Situada en pleno corazón de la ciudad condal, presenta una fachada exterior de aspecto sólido y robusto, mientras que su interior nos encontramos con unas hermosas líneas horizontales y con una decoración muy sencilla. Destacan especialmente las molduras, las cornisas y las superficies planas.

Iglesia Santa María del Mar, el estilo gótico en Barcelona
En general su aspecto es compacto, un ejemplo de la clásica arquitectura gótica europea, sin secciones en la pared, tan sólo naves que permiten una iluminación muy plana, y sin apenas juegos de luces y sombras, una característica muy común en la mayoría de las iglesias.

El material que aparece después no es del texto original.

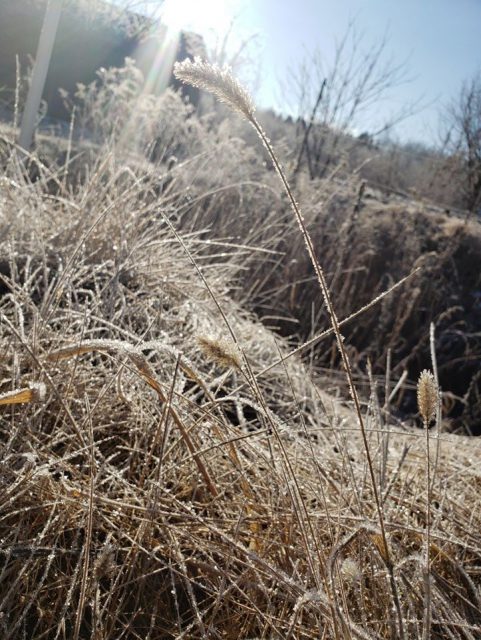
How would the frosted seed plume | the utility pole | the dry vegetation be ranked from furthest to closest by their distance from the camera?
1. the utility pole
2. the dry vegetation
3. the frosted seed plume

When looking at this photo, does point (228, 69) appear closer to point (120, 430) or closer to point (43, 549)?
point (43, 549)

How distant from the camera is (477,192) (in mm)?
10703

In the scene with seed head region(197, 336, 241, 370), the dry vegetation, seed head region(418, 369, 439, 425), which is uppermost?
seed head region(418, 369, 439, 425)

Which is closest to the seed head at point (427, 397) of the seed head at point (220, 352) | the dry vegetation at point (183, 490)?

En la fachada principal destacan especialmente dos torres octogonales y dos contrafuertes. Si decidimos entrar en su interior, nos encontramos con tres pisos diferentes, donde el inferior resulta el más asombroso gracias a las capillas, situadas en los laterales, que tienen además varios pequeños ventanales para cada una.

La iluminación de la iglesia se debe a unos óculos abiertos entre las distintas galerías de la nave central y de los laterales. Las paredes lisas y la simplicidad de las columnas octogonales ayudan a dar ese toque místico a la construcción gótica.

Iglesia Santa María del Mar, el estilo gótico en Barcelona
Si estás interesado en visitar la Iglesia acércate a la Plaza de Santa María en el barrio del Born, el horario de visita es de 9:00 a 13:30 horas y de 16:30 a 20:00 horas, todos los días de la semana. Descubre uno de los grandes atractivos artísticos de una ciudad como Barcelona, donde encontrarás los diseños arquitectónicos más espectaculares y soberbios en cada uno de sus calles, plazas o avenidas.

Como en este caso, la Iglesia Santa María del Mar, una construcción que necesitó casi medio siglo para finalizarse por completo, y que fue posible gracias a las donaciones de las gentes que vivían cerca del mar.